Retirement investing has usually been in the form of a 401(k) for many employees, but there are options like Roth IRA investment programs that have been beneficial for certain men and women who are looking to diversify their retirement savings account in the hopes of extending their security during their retirement years. Obviously, some men and women may not have begun saving for retirement or have only been focusing funds on one particular of retirement savings option, which can be problematic for investors who may, essentially, put all their eggs into one basket.
Some investors saw a great deal of loss in their 401(k) during the recession and economic downturn, and this can obviously be incredibly problematic for someone who may have had the entirety of their savings in one particular form of investment. While Roth IRAs and other forms of retirement investment accounts are not guaranteed against loss or trouble, some financial advisors feel that consumers may stand a better chance at finding more security when they diversify their retirement savings, but again, there are those who feel one particular route may be better for an investor than another.
As an example, an article on CNNMoney.com stated that, when it comes to investing in Roth IRAs, some individuals are not as consistent with these contributions as they are with, again, a 401(k) account, and this could obviously lead to potentially less retirement savings. Yet, the article goes on to say that it can make sense for some investors to divide up contributions between a 401(k) and a Roth IRA, or other retirement investment options, until they have maxed out their contribution limits.
Understandably, many new investors are drawn to Roth IRAs due to the fact that they can have benefits later in life as investors are able to withdraw earnings from this particular retirement plan tax-free, but there is an annual contribution limit to Roth accounts that investors must also factor into their decision as to whether they should diversify or not. While 401(k)s do allow for a higher amount of contribution, they will require that an investor meet certain payments when withdrawing their earnings, which again is contrary to a Roth IRA.

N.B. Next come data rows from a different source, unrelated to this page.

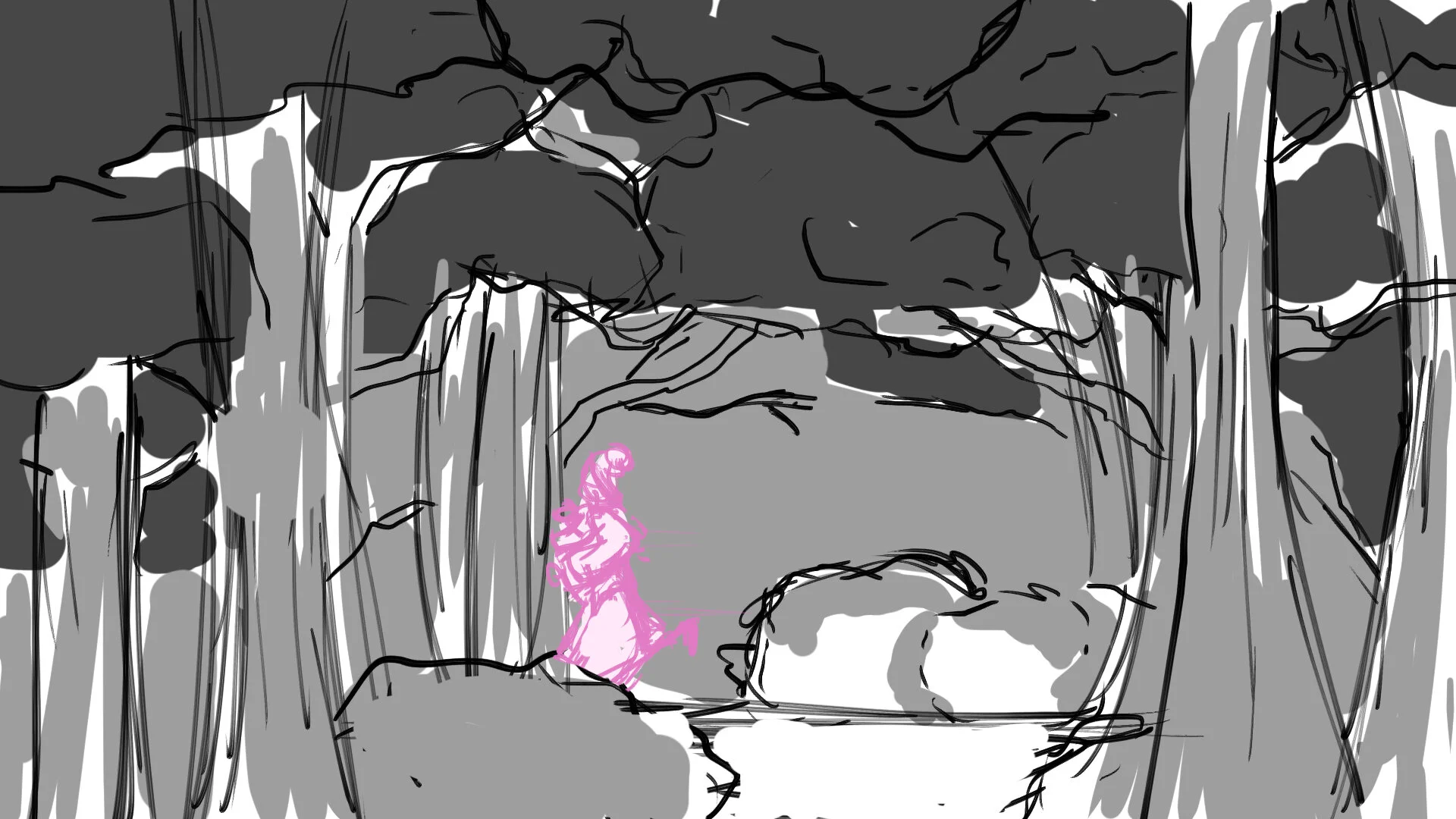 S_Champloo__2A.jpg
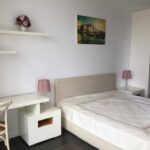 1 bedroom apartment 82m2 in Northpoint Condo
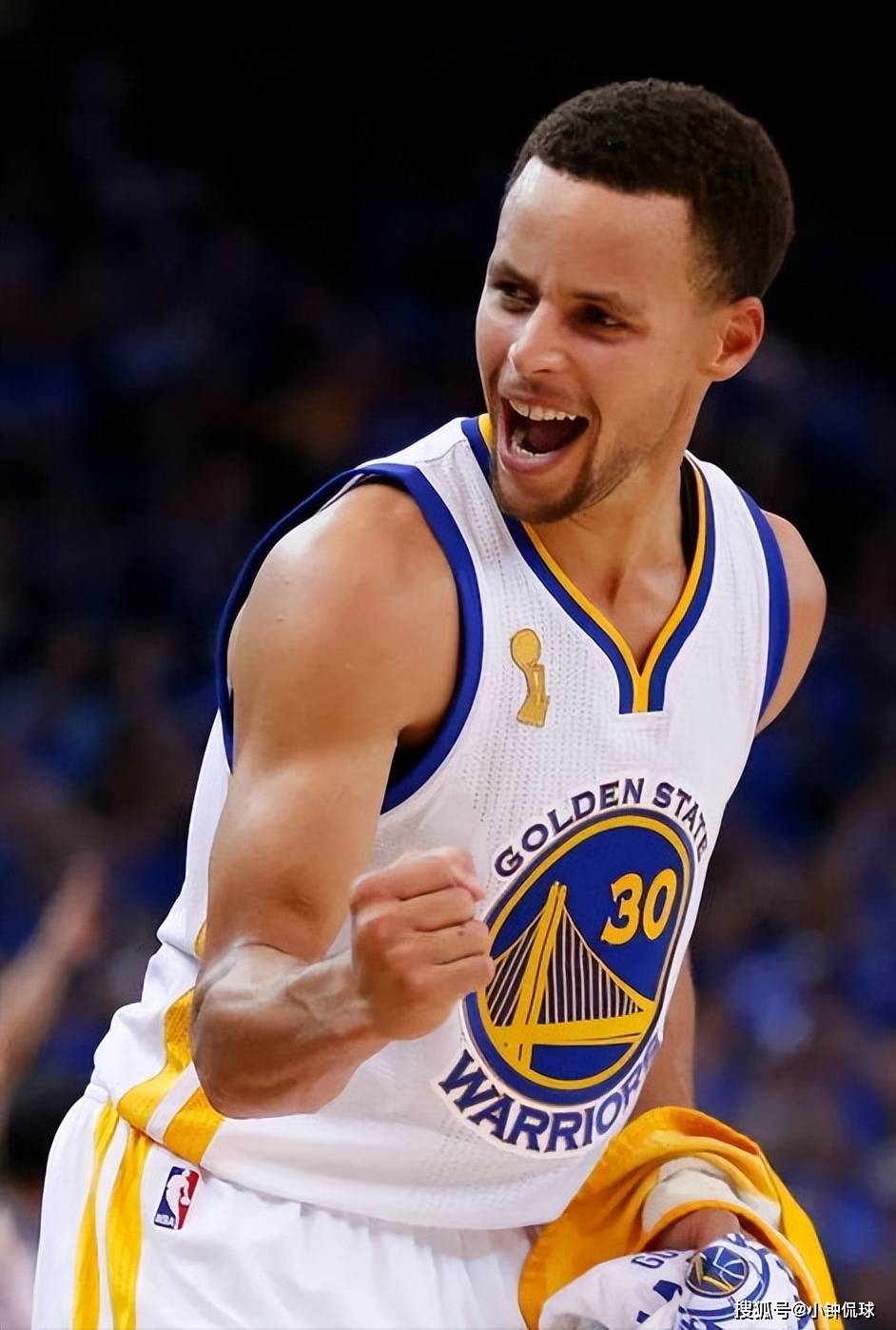 才在国际赛 才在国际赛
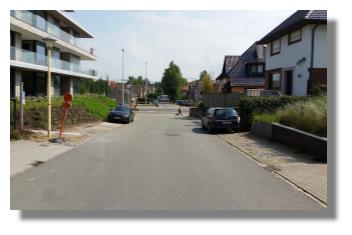 [Foto:koksijde-idesbald-west.jpg]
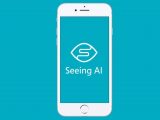 Microsoft's "Seeing AI" app for the visually impaired now available in the UK - OnMSFT.com - November 17, 2017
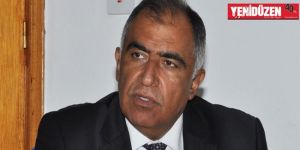 Yeni sağlık sistemine doğru 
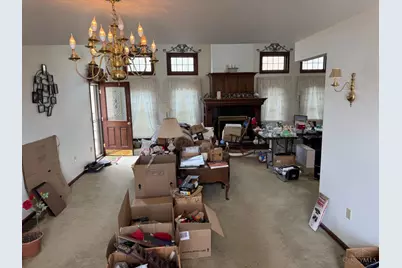 7212 George Faul Road, Washington Township, OH 45171 - Photo 21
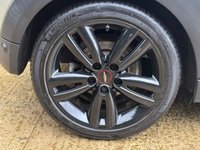 USED 2019 69 MINI HATCH 2.0 Cooper S Sport Hatchback 3dr Petrol Steptronic Euro 6 (s/s) (192 ps) APPLE CAR PLAY HEATED SEATS SAT NAV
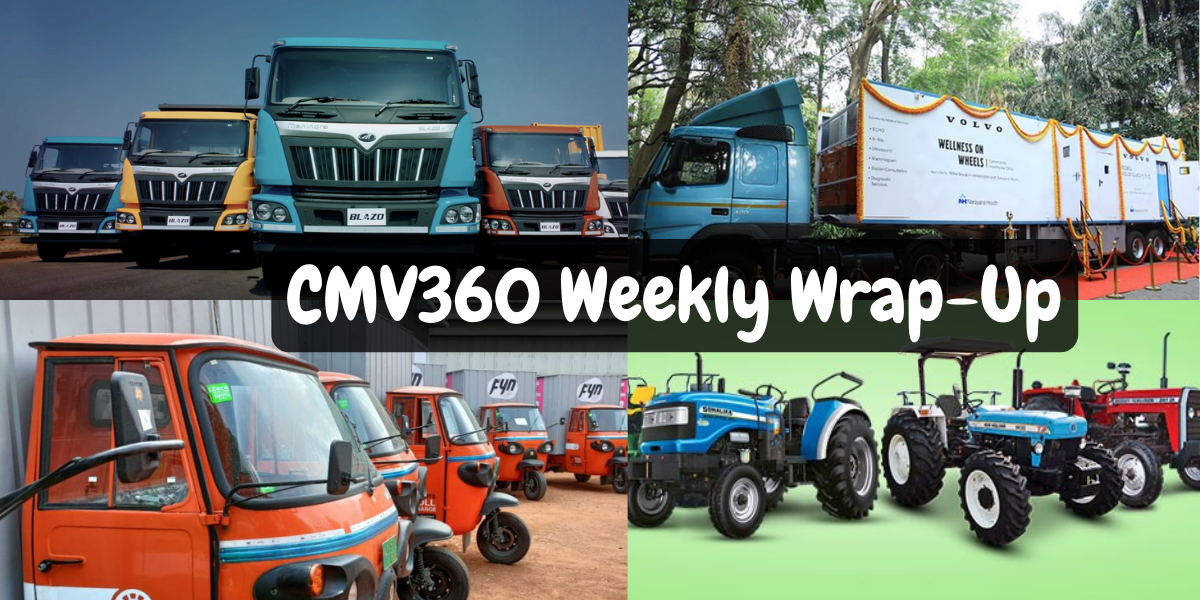 CMV360 Weekly Wrap-Up (2).png
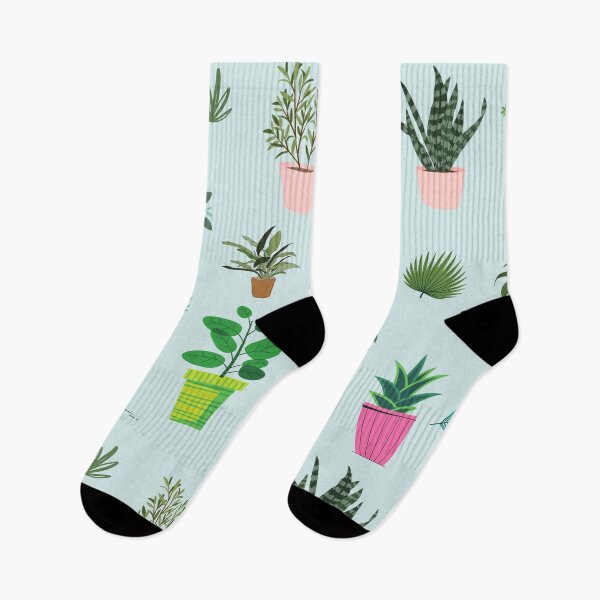 Item preview, Green Plant Collection designed and sold by silviaol.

However, certain tax-deferred retirement investment options may be more beneficial for consumers at the present time rather than a Roth IRA which will not allow a consumer to write off contributions they have made, but again, offer the option of withdrawing these funds tax-free. Essentially, consumers who are looking for retirement investing accounts that may be beyond a traditional 401(k), could benefit when they diversify their retirement savings portfolio, however, looking at a consumer’s current tax bracket, projected tax bracket when they begin withdrawing these funds, and any fees or added costs that may be associated with alternative retirement accounts like Roth IRAs or annuities must all factor into an investor’s decision when it comes to either diversifying their retirement plan and what other investment options they should choose.